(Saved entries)
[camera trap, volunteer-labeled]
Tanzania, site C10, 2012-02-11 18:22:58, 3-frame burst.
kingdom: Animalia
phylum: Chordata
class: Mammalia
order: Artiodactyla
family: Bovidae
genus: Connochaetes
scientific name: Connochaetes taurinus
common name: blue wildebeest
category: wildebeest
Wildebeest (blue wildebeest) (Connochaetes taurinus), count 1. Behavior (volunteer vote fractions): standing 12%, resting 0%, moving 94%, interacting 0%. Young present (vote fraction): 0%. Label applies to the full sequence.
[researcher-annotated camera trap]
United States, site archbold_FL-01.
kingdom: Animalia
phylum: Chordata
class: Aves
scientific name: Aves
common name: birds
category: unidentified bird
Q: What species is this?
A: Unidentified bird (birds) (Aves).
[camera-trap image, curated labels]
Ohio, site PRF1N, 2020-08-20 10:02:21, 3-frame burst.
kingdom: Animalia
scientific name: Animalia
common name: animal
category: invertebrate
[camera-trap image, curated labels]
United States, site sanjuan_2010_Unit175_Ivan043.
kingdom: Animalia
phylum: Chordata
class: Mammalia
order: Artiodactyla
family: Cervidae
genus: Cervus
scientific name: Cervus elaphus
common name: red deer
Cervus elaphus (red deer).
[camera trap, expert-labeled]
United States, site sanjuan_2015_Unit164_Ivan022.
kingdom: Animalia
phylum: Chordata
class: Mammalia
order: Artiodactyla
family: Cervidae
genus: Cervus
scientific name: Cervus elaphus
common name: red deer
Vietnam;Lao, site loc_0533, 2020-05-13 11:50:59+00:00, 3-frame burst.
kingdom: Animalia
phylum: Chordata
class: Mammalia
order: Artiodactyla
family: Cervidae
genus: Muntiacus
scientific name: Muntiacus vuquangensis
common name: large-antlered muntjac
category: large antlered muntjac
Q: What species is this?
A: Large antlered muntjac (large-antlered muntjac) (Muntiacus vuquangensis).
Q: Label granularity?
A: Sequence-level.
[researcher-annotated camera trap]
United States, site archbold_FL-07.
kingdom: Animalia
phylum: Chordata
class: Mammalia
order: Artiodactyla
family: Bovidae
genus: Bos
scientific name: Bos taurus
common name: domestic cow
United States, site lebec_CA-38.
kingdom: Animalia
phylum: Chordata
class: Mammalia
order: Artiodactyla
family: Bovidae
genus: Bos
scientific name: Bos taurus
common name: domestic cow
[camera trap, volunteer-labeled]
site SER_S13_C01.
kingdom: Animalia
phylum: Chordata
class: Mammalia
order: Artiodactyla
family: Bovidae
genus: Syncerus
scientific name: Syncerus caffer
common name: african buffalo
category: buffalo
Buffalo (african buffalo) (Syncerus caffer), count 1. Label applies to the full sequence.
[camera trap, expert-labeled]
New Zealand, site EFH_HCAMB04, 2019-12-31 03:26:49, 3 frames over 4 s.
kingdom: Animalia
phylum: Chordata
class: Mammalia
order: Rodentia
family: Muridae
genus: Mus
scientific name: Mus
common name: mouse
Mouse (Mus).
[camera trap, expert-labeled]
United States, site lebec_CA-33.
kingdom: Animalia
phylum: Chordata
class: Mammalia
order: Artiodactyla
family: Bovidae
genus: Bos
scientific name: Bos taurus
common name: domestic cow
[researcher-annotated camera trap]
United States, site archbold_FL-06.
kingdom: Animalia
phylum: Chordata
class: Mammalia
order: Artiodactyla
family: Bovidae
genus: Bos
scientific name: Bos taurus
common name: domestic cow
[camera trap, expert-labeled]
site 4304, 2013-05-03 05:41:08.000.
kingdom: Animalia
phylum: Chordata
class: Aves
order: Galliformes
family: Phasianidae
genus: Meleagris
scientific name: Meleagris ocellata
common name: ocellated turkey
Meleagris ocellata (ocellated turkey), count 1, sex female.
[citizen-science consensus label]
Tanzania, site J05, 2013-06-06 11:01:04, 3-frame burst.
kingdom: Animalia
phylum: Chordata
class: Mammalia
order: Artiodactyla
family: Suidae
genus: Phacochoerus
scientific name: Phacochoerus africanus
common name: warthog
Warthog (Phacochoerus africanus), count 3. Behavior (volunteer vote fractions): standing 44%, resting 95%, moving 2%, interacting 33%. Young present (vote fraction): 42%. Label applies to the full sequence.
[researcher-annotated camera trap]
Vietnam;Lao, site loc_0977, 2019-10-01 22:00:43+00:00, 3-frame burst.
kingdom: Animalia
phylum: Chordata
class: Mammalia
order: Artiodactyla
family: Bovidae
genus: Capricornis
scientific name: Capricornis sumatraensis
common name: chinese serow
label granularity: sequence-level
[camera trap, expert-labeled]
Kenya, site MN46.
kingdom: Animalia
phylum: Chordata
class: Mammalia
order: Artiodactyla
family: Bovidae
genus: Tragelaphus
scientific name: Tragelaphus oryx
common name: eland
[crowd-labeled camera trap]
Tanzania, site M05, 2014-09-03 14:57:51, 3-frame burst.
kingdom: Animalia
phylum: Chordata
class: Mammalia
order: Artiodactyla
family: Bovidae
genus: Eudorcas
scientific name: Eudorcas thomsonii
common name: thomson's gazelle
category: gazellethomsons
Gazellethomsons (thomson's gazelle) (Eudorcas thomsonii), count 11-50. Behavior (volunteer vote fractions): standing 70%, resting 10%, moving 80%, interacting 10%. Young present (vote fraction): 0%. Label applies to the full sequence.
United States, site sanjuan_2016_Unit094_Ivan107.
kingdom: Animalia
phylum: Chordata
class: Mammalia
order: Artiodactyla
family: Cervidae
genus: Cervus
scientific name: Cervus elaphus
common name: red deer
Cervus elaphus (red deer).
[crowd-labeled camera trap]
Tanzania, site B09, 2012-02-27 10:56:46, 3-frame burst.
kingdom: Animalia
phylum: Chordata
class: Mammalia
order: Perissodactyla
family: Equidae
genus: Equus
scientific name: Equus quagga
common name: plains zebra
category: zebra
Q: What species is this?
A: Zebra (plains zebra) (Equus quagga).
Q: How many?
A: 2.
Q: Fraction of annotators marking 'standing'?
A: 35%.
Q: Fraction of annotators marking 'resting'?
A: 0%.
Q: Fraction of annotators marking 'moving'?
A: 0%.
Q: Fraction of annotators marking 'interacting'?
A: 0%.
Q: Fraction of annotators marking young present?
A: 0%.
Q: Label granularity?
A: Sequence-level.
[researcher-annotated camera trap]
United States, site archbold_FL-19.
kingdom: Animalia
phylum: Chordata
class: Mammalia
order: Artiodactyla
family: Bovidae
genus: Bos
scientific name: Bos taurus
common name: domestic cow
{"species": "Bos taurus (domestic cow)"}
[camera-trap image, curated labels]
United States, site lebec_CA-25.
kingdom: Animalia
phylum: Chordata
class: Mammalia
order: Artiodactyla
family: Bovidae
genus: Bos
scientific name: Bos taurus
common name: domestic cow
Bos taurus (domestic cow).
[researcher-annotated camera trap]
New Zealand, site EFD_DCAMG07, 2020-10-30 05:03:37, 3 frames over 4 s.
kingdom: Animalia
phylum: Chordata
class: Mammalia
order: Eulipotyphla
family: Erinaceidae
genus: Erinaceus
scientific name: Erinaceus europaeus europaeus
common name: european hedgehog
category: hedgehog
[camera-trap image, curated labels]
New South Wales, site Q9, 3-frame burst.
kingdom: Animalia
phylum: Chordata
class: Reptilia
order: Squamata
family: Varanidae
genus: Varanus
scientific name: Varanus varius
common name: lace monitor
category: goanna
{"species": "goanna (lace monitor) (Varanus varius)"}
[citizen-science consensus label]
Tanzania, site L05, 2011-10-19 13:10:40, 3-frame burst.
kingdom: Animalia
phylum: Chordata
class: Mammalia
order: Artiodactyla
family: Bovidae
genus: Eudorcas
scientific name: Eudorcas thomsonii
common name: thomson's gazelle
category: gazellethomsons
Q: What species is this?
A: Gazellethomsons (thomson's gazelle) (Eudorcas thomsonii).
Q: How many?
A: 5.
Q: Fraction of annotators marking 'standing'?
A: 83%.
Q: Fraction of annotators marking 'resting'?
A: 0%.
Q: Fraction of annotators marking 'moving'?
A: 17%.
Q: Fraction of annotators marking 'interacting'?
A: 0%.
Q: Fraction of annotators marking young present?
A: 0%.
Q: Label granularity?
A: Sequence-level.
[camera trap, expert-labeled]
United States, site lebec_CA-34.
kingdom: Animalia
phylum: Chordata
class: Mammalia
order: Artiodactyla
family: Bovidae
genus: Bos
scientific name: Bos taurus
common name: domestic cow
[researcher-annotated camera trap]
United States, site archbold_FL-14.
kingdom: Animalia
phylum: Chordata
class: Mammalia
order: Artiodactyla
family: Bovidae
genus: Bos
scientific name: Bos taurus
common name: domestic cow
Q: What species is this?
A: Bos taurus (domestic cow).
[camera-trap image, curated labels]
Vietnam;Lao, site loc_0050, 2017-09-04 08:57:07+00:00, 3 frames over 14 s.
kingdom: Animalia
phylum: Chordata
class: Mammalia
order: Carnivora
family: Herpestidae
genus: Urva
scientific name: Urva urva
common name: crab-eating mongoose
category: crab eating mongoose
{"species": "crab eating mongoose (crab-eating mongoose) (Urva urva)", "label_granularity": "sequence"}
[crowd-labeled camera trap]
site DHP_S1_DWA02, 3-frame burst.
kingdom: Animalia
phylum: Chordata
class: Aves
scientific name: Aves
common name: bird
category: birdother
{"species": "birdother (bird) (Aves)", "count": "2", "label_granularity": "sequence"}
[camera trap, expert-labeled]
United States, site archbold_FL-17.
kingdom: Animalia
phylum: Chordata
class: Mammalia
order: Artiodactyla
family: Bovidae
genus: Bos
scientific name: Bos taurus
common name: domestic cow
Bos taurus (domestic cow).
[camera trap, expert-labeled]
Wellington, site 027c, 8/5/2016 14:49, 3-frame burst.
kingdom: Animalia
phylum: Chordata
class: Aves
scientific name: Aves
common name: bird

What this task involves →
Please copy each line of the entries in which the word "Vietnam" shows up.

Result for this task →
Vietnam;Lao, site loc_0533, 2020-05-13 11:50:59+00:00, 3-frame burst.
Vietnam;Lao, site loc_0977, 2019-10-01 22:00:43+00:00, 3-frame burst.
Vietnam;Lao, site loc_0050, 2017-09-04 08:57:07+00:00, 3 frames over 14 s.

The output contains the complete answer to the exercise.